We have been together for 7 1/2 years but married for 3 1/2 yrs. I am a VERY VERY affectionate person but he is not. I have very low self esteem and I have been self harming in the past. We have a 2 yr old that I gave birth to via c section so now I absolutely hate my body. We have sex like 3-4 times a month it varies and he is the only one that initiates sex. Why? Because I lkke to kiss but he doesn't and kissing turns me on...plus I just don't know when he wants it. We don't kiss, hold hands, hug, go out on "dates", we do nothing as a couple. I have talked to him about it but things are still the same. He doesn't say I love you, the last time he said it was 7 yrs ago. We are just very distant and that is not how I want things to be. But I guess its my fault. I am not a "real" woman. I can't cook, don't drive, I am a sahm so no job that pays. I am completely useless to him and I guess he deserves a real woman because he is a real man. He works has a good job, he works from home. I can't really talk to him about my depression because he thinks people like that (depressed) are just crazy and selfish. So I just keep things to myself. The one time he saw me reading about suicide the first words out of his mouth were "stop that foolishness or else I will take our daughter and leave". He never asked me why I felt that way or was there anything he could do to help. Well from that point I knew I was alone and no one cared. Hopefully my pain will end soon. Its all my fault and I am sorry that I even wasted his time. He deserves better.


----------



## MissScarlett (May 22, 2013)

I'm sorry you are feeling so bad and it is very concerning that you are to the point of saying you hope your pain is over soon. Is your depression recent or has it been since giving birth or even longer than that?

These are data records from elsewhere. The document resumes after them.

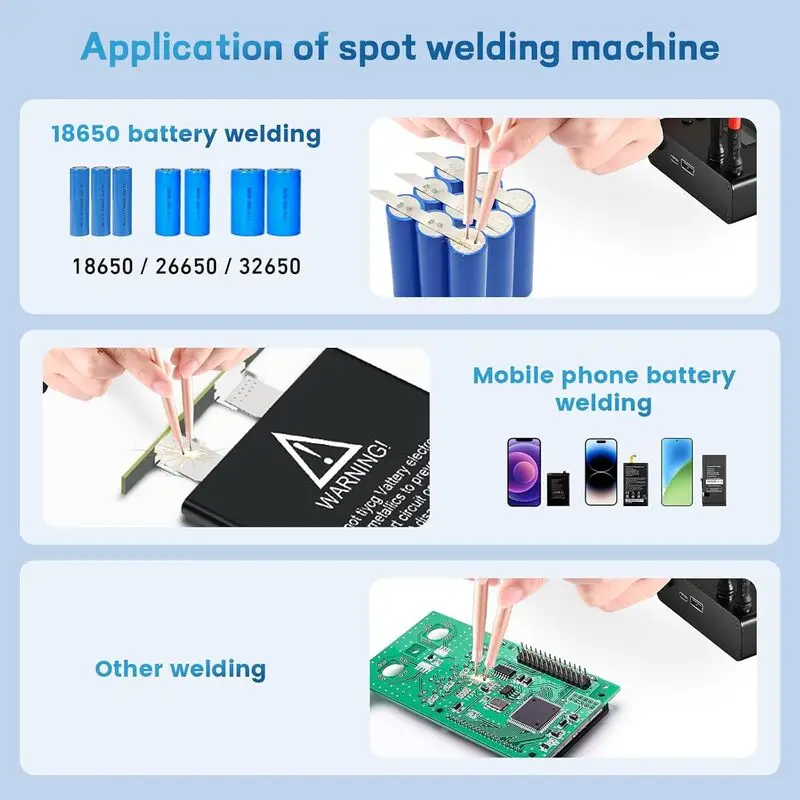 مینی دستگاه جوش نقطه‌ای 70 دنده Ovshnrr | پرتابل،باتریMAH 10000 ، نمایشگر LCD و پاوربانک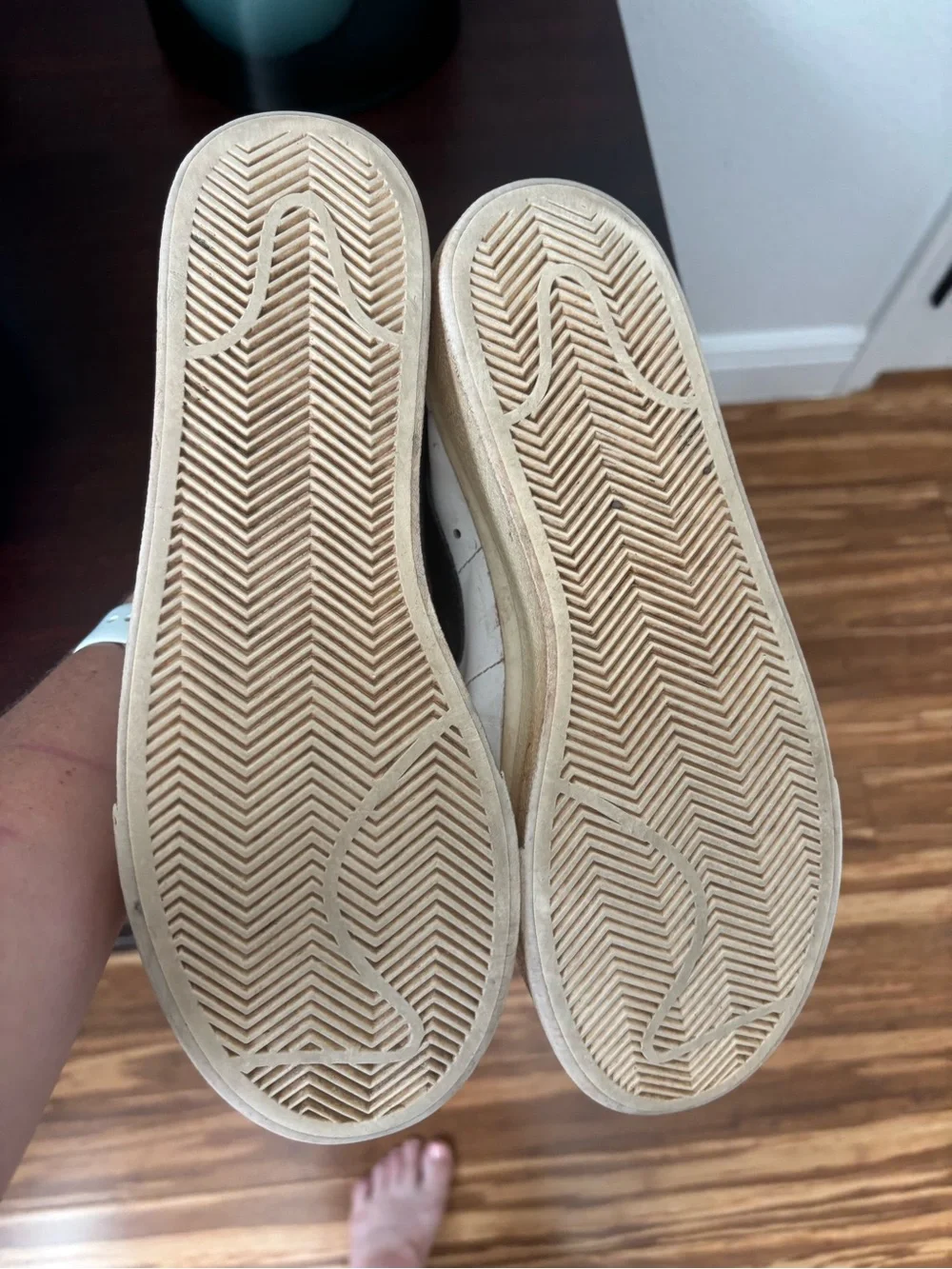 Nike White and Black Low-Top Athletic Sneakers
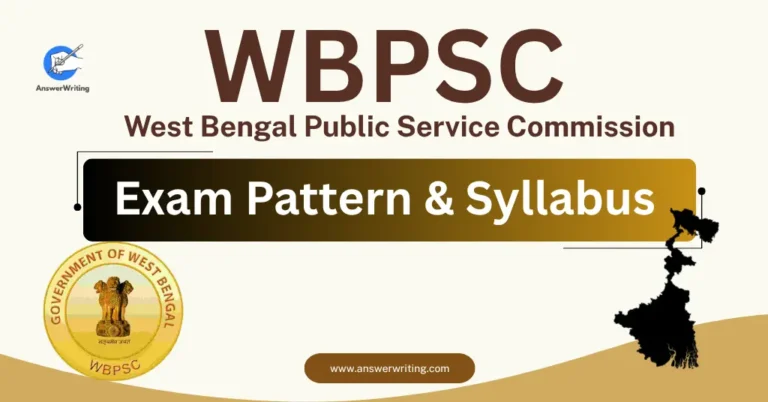 WBCS (WBPSC) Exam Pattern & Syllabus (West Bengal) by answerwriting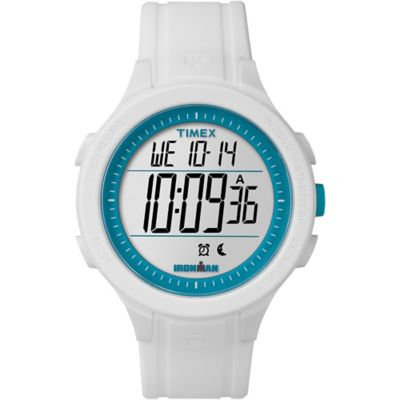 Timex(R) Ironman Classic 30 Full-Size Watch- TW5M148009J, White
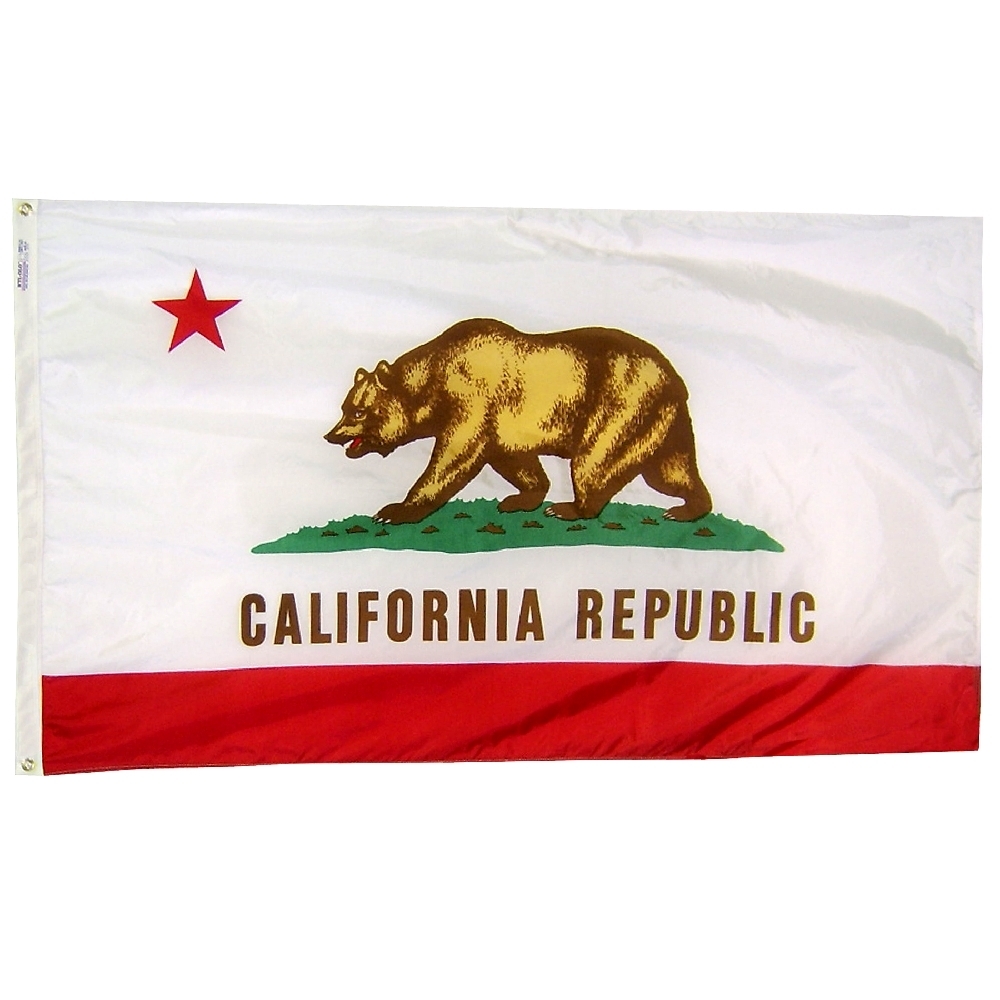 Nylon California Flag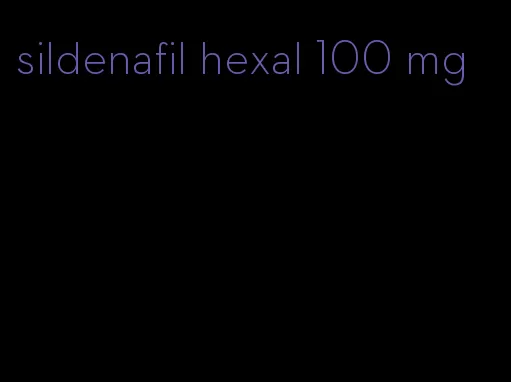 sildenafil hexal 100 mg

Was your husband this non affectionate when you were dating or is this a new thing?

Did you seek help in the past for self -harm and do you have resources for seeking help now? Regardless of what your husband thinks - depression is very real and very dangerous. I'm sorry he is not supporting you in this way but if you are having these thoughts and urges you need to go around your husband and get what help you have available. 

Believe me, I know what it feels like. Depression lies to us and tells us those we love would not miss us, that they are better off if we are gone. This couldn't be further from the truth. You have a child who's life would be forever altered and destroyed if you took yourself out of it. Forever she would feel she wasn't important enough to keep you here. 

I very much hope you will seek help quickly.


----------



## KendalMintcake (Nov 3, 2012)

MissScarlett said:


> I'm sorry you are feeling so bad and it is very concerning that you are to the point of saying you hope your pain is over soon. Is your depression recent or has it been since giving birth or even longer than that?
> 
> Was your husband this non affectionate when you were dating or is this a new thing?
> 
> ...


Yes please get help however necessary. Emotional isolation is horrible and terrifying. It shouldn't matter what your husband thinks, he is not a professional and has no right to blow off how you feel. I highly doubt you are the fault you marriage is what it is. Partners need to support each other and you need that now. Believe me I know depression. I got on meds which worked wondered what te heck I was thinking all those years of trying to brave it without. I am not saying go get anti-depressants, just saying that until you get help, you are just sinking deeper and deeper, eventually you stop caring about yourself, then hating / harming yourself. Tohe feelings are so real yet the world around you see to function effortlessly. Get some help please - you are a good person who deserves help!
_Posted via Mobile Device_


----------